DOCUMENT EXCERPT –
——————
# Microserver with LTO3 and separate PSU (Photo)



## freebuser (Sep 9, 2015)

Just thought of uploading these images in case someone wondering whether this is possible!
Enjoy...


----------



## Crivens (Sep 9, 2015)

Looks nice - what is the temperature when the front door is closed? This looks suspiciously like some swedish rack (a.k.a. ikea)


----------



## freebuser (Sep 10, 2015)

Crivens said:


> Looks nice - what is the temperature when the front door is closed? This looks suspiciously like some swedish rack (a.k.a. ikea)



Temperature difference between outside the cabinet and inside the cabinet is around 4-6 deg. Celsius.

Looking at the HDD SMART details the maximum temp was 32 deg. Celsius.
CPU sitting at around 40 deg C, and reach 50 deg. C when I compile ports.
——————
EXTRACTED ENTRIES –
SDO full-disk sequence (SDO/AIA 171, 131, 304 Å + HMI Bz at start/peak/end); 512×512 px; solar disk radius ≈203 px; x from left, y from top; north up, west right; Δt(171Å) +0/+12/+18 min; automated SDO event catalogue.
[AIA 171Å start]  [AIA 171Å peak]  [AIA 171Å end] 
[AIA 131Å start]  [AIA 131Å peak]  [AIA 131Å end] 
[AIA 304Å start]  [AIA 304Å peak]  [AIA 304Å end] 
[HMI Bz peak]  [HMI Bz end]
——————
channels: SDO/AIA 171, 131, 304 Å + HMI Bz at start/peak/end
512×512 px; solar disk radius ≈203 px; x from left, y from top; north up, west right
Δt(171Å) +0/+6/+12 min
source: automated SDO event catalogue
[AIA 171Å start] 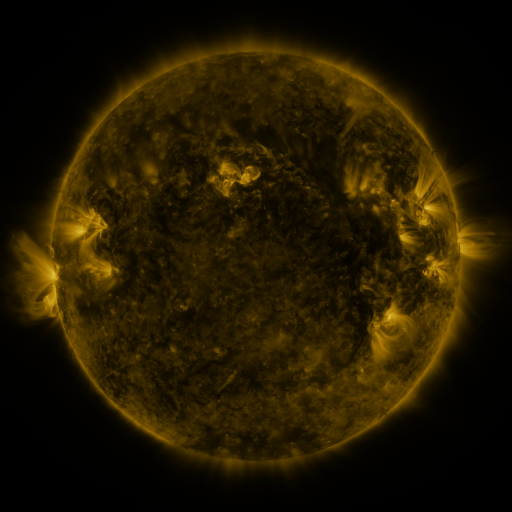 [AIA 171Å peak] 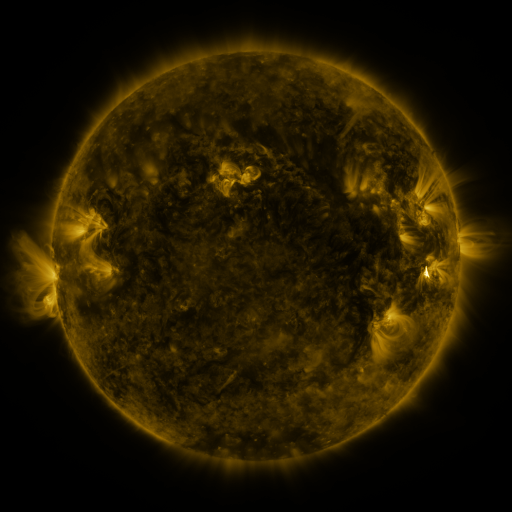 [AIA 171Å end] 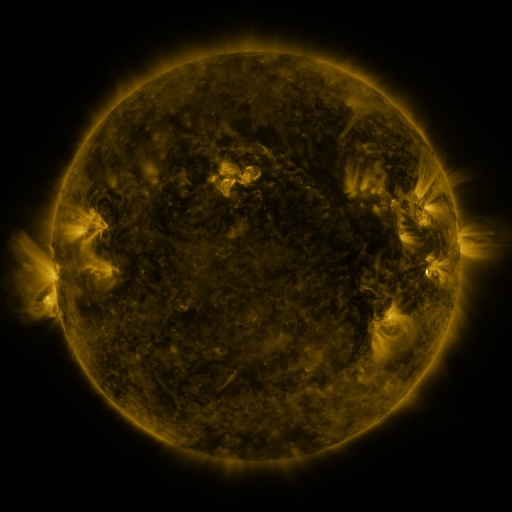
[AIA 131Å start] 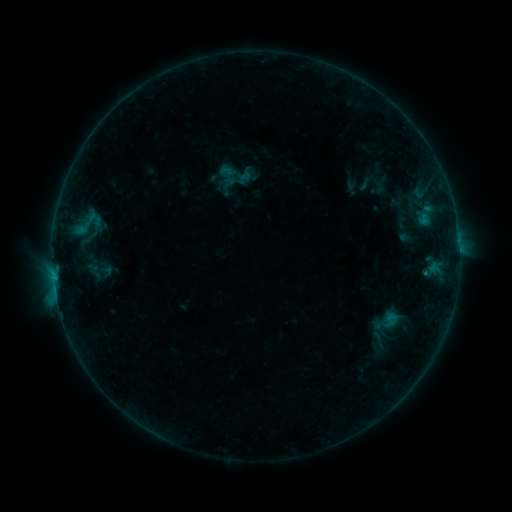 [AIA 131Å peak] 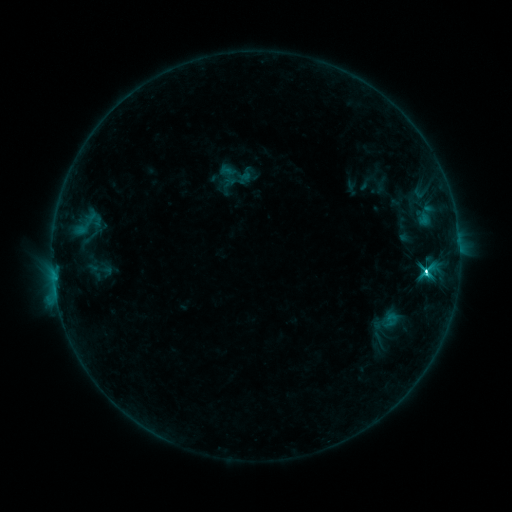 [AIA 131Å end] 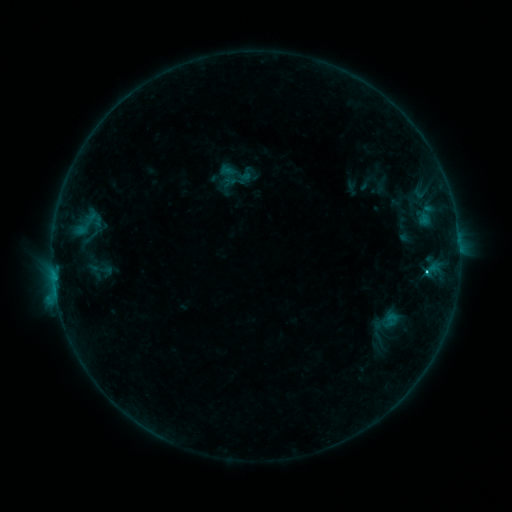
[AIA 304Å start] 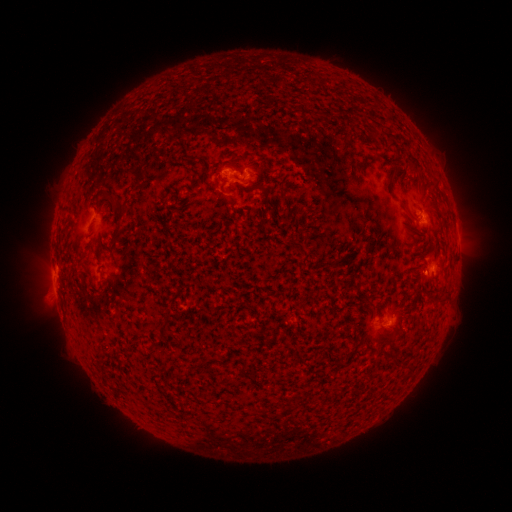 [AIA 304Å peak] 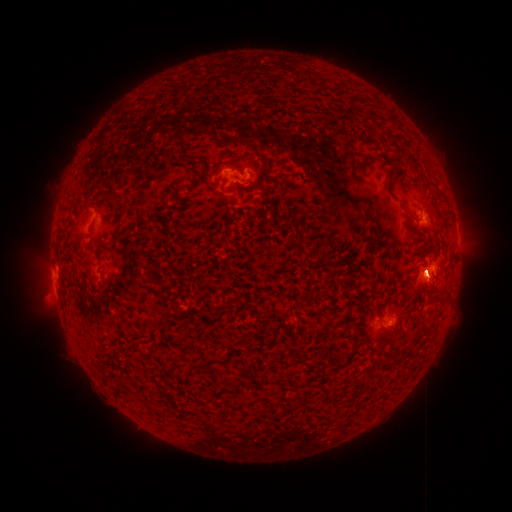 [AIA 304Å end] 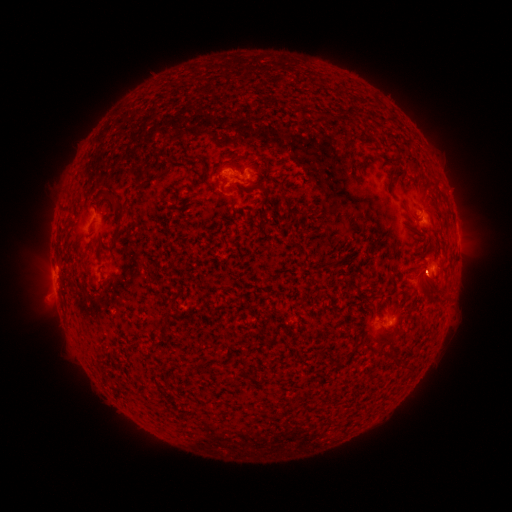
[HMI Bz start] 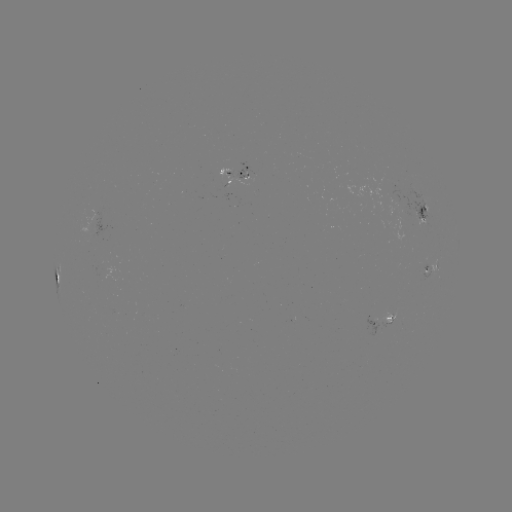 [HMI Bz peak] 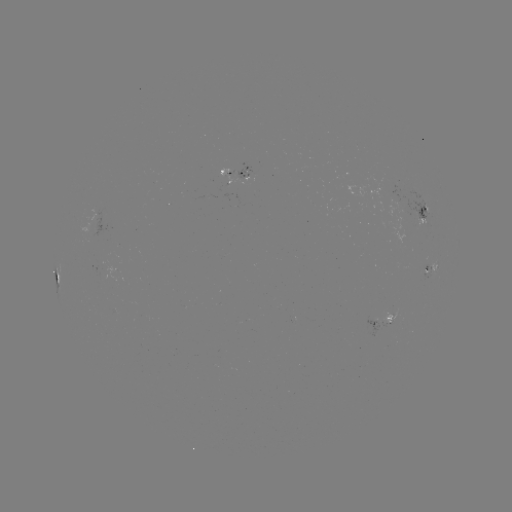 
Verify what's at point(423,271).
——————
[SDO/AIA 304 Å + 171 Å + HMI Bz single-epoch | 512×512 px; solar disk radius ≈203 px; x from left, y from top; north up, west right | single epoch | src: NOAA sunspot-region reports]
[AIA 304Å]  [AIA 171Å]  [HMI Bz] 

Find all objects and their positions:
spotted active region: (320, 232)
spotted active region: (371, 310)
——————
WHAT IS BEING ASKED –
Pick up the forum thread about the microserver with an LTO3 drive and separate power supply, and continue it after its last post.

THE OUTPUT –
I used to monitor the inside temperature which didn't go beyond 29 deg. Celsius to date. The maximum reached during the Denon operation which is above the server anyway.

This is a custom made book shelf with the server cabinet. The TV is wall mounted on the other side of the green wall (purposely designed during construction) to allow to put all the wires and other stuff in the cabinet.

As you can see on the photos the door is modified to allow airflow , with two 120mm Silent fans. No noticeable noise as this whole setup is in the study room.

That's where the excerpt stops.